Gemetar di kaki mulai berkurang sedikit demi sedikit. Langkah kakiku semakin mantap. Tak ada keraguan sedikit pun untuk meninggalkan desa kelahiranku ini. Menunggu apa lagi di sini. Tak ada saudara. Tak ada keluarga. Tak ada harapan. Bahkan, tak ada kenangan. Seluruh cerita masa laluku ikut terbakar habis bersama abah, ibu, adik, dan rumahku.
Langkah kakiku semakin cepat. Dini hari memang sangat dingin, tapi keringatku mulai membentuk butiran mutiara kecil di kening. Sambil berjalan, aku menoleh untuk yang terakhir kalinya ke desaku karena di depan telah berdiri tapal batas* ujung desa. Tampak gelap menyelimuti desaku. Segelap hati orang-orang yang telah membakar rumahku. Ah, ingatan pada perilaku bar-bar orang-orang itu betapa tiba-tiba saja menyiratkan dendam di hatiku.
Ya, sungguh manusiawi jika tiba-tiba aku mempunyai dendam kepada mereka. Hhh…, ternyata aku baru menyadari bahwa kemarahan telah meruyak dan menguasai hatiku semenjak langkah pertama aku meninggalkan desa ini. Pantas saja langkah kakiku begitu mantap dan bersemangat. Ternyata, karena… ada darah yang mendidih lalu mengalir ke seluruh daerah jasadku dan mengobarkan kemarahan dan dendam.
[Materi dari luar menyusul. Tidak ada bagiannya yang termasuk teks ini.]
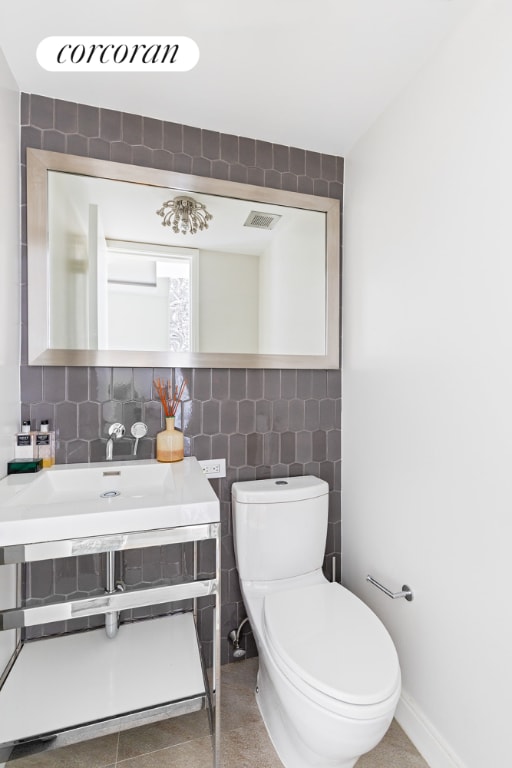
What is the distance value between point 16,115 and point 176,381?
113 centimetres

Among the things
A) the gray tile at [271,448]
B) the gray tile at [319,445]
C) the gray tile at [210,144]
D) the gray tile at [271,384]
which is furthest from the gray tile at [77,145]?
the gray tile at [319,445]

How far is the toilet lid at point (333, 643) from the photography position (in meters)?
1.06

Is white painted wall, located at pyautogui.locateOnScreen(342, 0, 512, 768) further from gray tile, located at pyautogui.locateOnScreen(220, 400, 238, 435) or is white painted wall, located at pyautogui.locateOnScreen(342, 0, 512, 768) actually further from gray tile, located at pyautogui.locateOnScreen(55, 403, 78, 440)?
gray tile, located at pyautogui.locateOnScreen(55, 403, 78, 440)

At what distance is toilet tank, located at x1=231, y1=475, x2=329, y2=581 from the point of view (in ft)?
5.11

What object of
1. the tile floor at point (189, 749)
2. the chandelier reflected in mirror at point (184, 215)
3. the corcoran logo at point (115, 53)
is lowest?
the tile floor at point (189, 749)

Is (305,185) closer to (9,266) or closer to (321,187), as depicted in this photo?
(321,187)

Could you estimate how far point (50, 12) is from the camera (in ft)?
3.82

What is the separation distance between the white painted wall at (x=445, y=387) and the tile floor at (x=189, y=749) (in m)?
0.11

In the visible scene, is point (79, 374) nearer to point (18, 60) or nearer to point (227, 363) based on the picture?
point (227, 363)

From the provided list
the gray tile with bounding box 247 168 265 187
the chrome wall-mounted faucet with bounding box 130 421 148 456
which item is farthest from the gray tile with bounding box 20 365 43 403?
the gray tile with bounding box 247 168 265 187

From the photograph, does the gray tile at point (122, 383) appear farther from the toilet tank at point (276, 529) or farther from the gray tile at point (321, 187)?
the gray tile at point (321, 187)

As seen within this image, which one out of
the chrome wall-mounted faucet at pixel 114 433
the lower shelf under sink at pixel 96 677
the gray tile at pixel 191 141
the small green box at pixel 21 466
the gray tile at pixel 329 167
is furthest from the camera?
the gray tile at pixel 329 167

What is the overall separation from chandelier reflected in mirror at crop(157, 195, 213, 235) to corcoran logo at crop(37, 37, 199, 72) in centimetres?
44

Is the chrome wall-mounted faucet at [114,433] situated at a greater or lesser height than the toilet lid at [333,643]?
greater
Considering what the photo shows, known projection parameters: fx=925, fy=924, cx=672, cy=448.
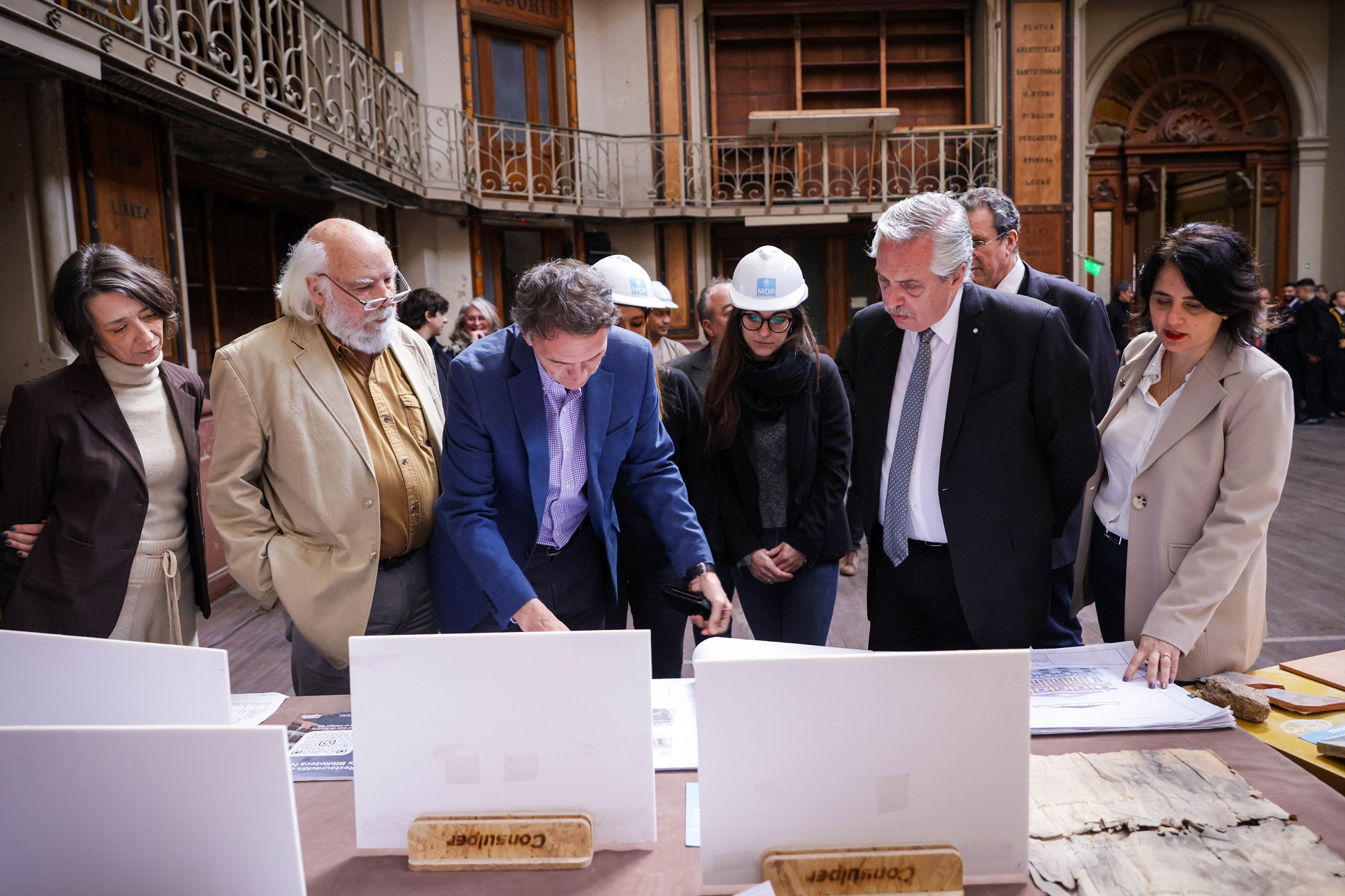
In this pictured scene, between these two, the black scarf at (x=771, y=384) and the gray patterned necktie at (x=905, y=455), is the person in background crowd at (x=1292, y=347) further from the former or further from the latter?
the gray patterned necktie at (x=905, y=455)

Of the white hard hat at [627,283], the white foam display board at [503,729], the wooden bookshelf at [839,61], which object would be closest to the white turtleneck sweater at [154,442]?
the white hard hat at [627,283]

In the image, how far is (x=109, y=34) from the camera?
3.88m

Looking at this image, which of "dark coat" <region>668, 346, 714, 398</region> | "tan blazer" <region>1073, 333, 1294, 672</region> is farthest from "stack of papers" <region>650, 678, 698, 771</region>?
"dark coat" <region>668, 346, 714, 398</region>

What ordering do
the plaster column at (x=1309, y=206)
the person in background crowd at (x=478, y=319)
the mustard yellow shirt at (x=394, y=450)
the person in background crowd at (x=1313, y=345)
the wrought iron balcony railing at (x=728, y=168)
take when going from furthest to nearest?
the plaster column at (x=1309, y=206), the person in background crowd at (x=1313, y=345), the wrought iron balcony railing at (x=728, y=168), the person in background crowd at (x=478, y=319), the mustard yellow shirt at (x=394, y=450)

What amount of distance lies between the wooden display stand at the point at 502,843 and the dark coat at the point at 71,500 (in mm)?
1372

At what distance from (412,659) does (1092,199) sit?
11.9 m

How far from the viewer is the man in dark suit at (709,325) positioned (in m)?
2.76

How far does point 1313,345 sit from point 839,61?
606 centimetres

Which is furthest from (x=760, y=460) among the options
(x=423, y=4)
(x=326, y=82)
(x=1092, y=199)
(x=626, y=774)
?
(x=1092, y=199)

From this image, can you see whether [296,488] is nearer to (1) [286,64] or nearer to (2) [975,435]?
(2) [975,435]

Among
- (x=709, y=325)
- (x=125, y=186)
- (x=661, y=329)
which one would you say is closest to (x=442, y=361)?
(x=661, y=329)

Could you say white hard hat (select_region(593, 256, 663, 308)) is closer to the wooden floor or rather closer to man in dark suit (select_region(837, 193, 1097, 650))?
man in dark suit (select_region(837, 193, 1097, 650))

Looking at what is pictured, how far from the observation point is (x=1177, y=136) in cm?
1107

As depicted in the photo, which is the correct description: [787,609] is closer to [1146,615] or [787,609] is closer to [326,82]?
[1146,615]
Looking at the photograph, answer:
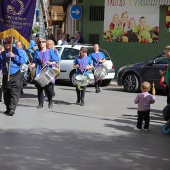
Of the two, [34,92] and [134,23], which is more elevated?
[134,23]

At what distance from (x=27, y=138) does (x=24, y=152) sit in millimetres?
1280

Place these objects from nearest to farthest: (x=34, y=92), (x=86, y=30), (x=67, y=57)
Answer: (x=34, y=92) → (x=67, y=57) → (x=86, y=30)

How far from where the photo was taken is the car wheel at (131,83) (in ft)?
67.3

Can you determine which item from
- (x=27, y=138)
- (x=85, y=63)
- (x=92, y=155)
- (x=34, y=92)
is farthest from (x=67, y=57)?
(x=92, y=155)

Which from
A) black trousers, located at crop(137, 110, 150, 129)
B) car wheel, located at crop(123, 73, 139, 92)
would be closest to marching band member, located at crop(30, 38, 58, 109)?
black trousers, located at crop(137, 110, 150, 129)

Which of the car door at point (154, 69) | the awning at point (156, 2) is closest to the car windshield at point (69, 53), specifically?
the car door at point (154, 69)

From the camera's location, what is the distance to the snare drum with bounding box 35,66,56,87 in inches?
581

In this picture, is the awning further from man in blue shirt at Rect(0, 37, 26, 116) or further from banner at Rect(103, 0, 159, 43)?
man in blue shirt at Rect(0, 37, 26, 116)

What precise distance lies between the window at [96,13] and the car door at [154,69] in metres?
8.88

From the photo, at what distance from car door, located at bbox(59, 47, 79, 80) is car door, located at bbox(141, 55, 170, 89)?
328 centimetres

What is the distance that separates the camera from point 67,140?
34.2ft

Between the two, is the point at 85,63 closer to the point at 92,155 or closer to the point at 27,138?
the point at 27,138

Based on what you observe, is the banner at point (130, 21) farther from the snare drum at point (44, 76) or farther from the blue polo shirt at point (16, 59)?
the blue polo shirt at point (16, 59)

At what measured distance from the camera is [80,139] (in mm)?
10578
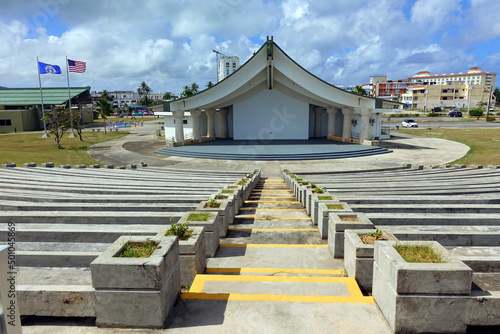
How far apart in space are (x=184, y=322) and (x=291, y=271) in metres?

Duhai, ya Allah, berdosakah jika aku menyemai dendam di dalam dadaku? Tiba-tiba ingatanku melesat kepada sebuah peristiwa saat Sayyidina Ali Karamallahu wajhah akan mengayunkan pedang kepada musuhnya. Saat pedang itu terayun tinggi-tinggi dengan semangat jihad fi sabilillah, tiba-tiba sang musuh meludah ke wajah Sayyidina Ali. Saat itu juga, pedang yang sudah terayun mendadak berhenti, ada keraguan bergolak dalam dada Sayyidina Ali: adakah energi kemarahan atau dendam dalam ayunan pedang ini? Jangan-jangan pedang ini berayun karena kemarahan pribadi, bukan karena menegakkan panji-panji agama-Nya? Akhirnya, Sayyidina Ali lebih memilih mengurungkan untuk menebaskan pedang karena merasa telah diusik oleh kemarahan dan dendam pribadi. Sang musuh yang telah meludahi wajahnya ditinggalkannya begitu saja.
(bersambung)
* Tapal batas ini terbuat dari bangunan batu bata yang berbentuk tugu dengan bagian atasnya menyerupai puncak bangunan rumah Jawa. Konon, arsitektur tapal batas seperti ini adalah warisan dari Kerajaan Majapahit; kini peninggalannya yang relatif lengkap dapat dilihat di daerah Trowulan, Mojokerto, Jawa Timur.